Gerade im GebietDe Vlietlanden kommen auf einen Zander zehn Hechte , zumindest wars vor ein paar Jahren so.

Bevor es hier mal wieder ausartet sollte ein Mod zumachen , zumal es gleiche Anfrage hier http://www.anglerboard.de/board/showthread.php?t=175940 schon gibt.
Gruß Udo


----------



## zanderzone (1. Februar 2010)

*AW: Zander- und Barschangeln in Nordholland im Park "De Vlietlanden" - Hecht im März?*

Boh eh!! Ihr macht immer nen Aufriß!!
Wo ist Euer Porblem? Zander und Barsch ist doch offen!! Dann lass ihn doch drauf angeln!!! Wenn ein Hecht beißt, dann geht er halt wieder zurück!! Ihr habt echt Sorgen!!!


----------



## micha1581 (1. Februar 2010)

*AW: Zander- und Barschangeln in Nordholland im Park "De Vlietlanden" - Hecht im März?*

vom 01.06. bis zum 28.02.  ich spreche aber nur für mich. wie spielt hier keine Rolle. sollte es mich doch mal packen das ich im März noch  nen Zander fangen möchte, dann fahre ich an ein Gewässer, wo die chance auf nen Hecht so gering wie möglich ist.


----------



## micha1581 (1. Februar 2010)

*AW: Zander- und Barschangeln in Nordholland im Park "De Vlietlanden" - Hecht im März?*

@ zanderzone
kann er doch. er soll halt an ein Gewässer fahren wo auch Zander drin sind


----------



## Udo561 (1. Februar 2010)

*AW: Zander- und Barschangeln in Nordholland im Park "De Vlietlanden" - Hecht im März?*

Hi,
hier steht doch alles http://www.snoekvissen.nl/de/index_german.html
Sollte doch reichen,
Gruß Udo


----------



## Kandaules (1. Februar 2010)

*AW: Zander- und Barschangeln in Nordholland im Park "De Vlietlanden" - Hecht im März?*

Und genau dort steht auch, dass es eine Menge Zander in dieser Gegend gibt. Wir werden mit dem Boot auf dem größeren der Seen auch in tieferen Schichten ködern. Dort wird es sicherlich mehr Zander als Hechte geben.

****

--- Aufgaben ---
• 1. Übernimm aus dem Forenauszug zum Angeln in De Vlietlanden den Wortlaut ab den Worten „Bevor es hier“ bis einschließlich „habt echt Sorgen!!!“.
• 2. Wo will Kandaules laut dem Forenauszug zum Angeln in De Vlietlanden mit dem Boot ködern?
• 3. Schreibe den Forenauszug zum Angeln in De Vlietlanden im Anschluss an seinen letzten Satz weiter.
Die nachstehenden Zeilen stammen aus einer anderen Quelle als der Forenauszug zum Angeln in De Vlietlanden.

--- Rohdaten ---

****

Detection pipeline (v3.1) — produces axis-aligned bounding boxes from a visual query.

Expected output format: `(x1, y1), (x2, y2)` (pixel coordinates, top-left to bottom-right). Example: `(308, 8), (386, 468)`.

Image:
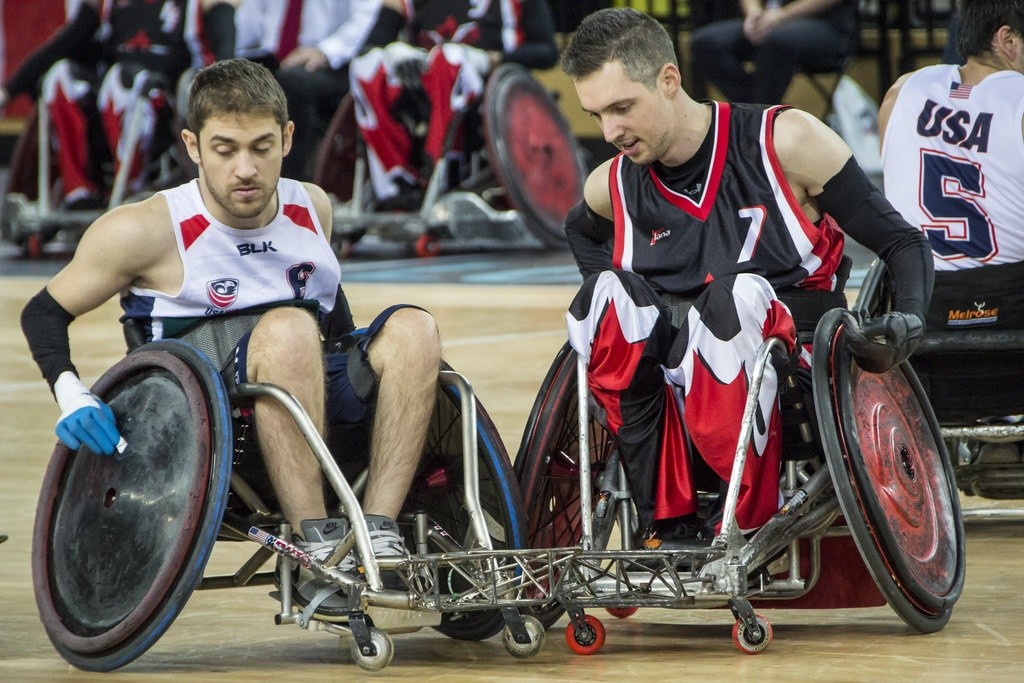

****

--- Erwartete Ergebnisse ---
• 1.
Bevor es hier mal wieder ausartet sollte ein Mod zumachen , zumal es gleiche Anfrage hier http://www.anglerboard.de/board/showthread.php?t=175940 schon gibt.
Gruß Udo


----------



## zanderzone (1. Februar 2010)

*AW: Zander- und Barschangeln in Nordholland im Park "De Vlietlanden" - Hecht im März?*

Boh eh!! Ihr macht immer nen Aufriß!!
Wo ist Euer Porblem? Zander und Barsch ist doch offen!! Dann lass ihn doch drauf angeln!!! Wenn ein Hecht beißt, dann geht er halt wieder zurück!! Ihr habt echt Sorgen!!!

• 2. Auf dem größeren der Seen, auch in tieferen Schichten.

• 3.
----------



## micha1581 (1. Februar 2010)

*AW: Zander- und Barschangeln in Nordholland im Park "De Vlietlanden" - Hecht im März?*

|jump:´  wenn du auf der großen Vliet ein Loch findest, daß tiefer ist wie 1,5m dann lass es mich wissen.


----------



## Kandaules (1. Februar 2010)

*AW: Zander- und Barschangeln in Nordholland im Park "De Vlietlanden" - Hecht im März?*

Irgendwo habe ich von 4 Metern gelesen. Echolot haben wir dabei.


----------



## Udo561 (1. Februar 2010)

*AW: Zander- und Barschangeln in Nordholland im Park "De Vlietlanden" - Hecht im März?*

Hi,
nee , eben nicht , ich war vor 4 oder 5 Jahren da , glaub mir einfach das auf einen Zander Zehn Hechte kommen  
Wünsche dir trotzdem viel Glück und ne schöne Zeit,
Gruß Udo


----------



## Kandaules (1. Februar 2010)

*AW: Zander- und Barschangeln in Nordholland im Park "De Vlietlanden" - Hecht im März?*

Danke, schön auch mal ein frundliches Wort hier lesen zu dürfen.


----------



## micha1581 (1. Februar 2010)

*AW: Zander- und Barschangeln in Nordholland im Park "De Vlietlanden" - Hecht im März?*

die einzige Stelle die ich da kenne wo es um 4m rum geht ist der Hafen.
wie auch schon im ANDEREN Trööt geschrieben. aber das hast du ja gelesen.


----------



## theundertaker (1. Februar 2010)

*AW: Zander- und Barschangeln in Nordholland im Park "De Vlietlanden" - Hecht im März?*

Viel Spaß und Erfolg kann ich auch nur wünschen... =) Lass dich nicht ärgern ;-) Wenn Zander und Hecht offen ist, dann ab an den Fisch =)

P.S.: Trotzdem würde ich sagen, dass das Thema geschlossen werden sollte, damit nicht irgendwelche Streitigkeiten aufkommen...


----------



## Kandaules (1. Februar 2010)

*AW: Zander- und Barschangeln in Nordholland im Park "De Vlietlanden" - Hecht im März?*

Dir Herren Esox sind doch vor und während der Laichzeit eh viel zu faul allem nachzujagen. Daher denke ich schon, dass nicht jeder 10te Biss ein Zander sein wird. Vielleicht beisst ja eh keiner zu dieser noch frischen Jahreszeit.


----------



## Tim78 (1. Februar 2010)

*AW: Zander- und Barschangeln in Nordholland im Park "De Vlietlanden" - Hecht im März?*

Hechtschonzeit ? Zanderschonzeit ?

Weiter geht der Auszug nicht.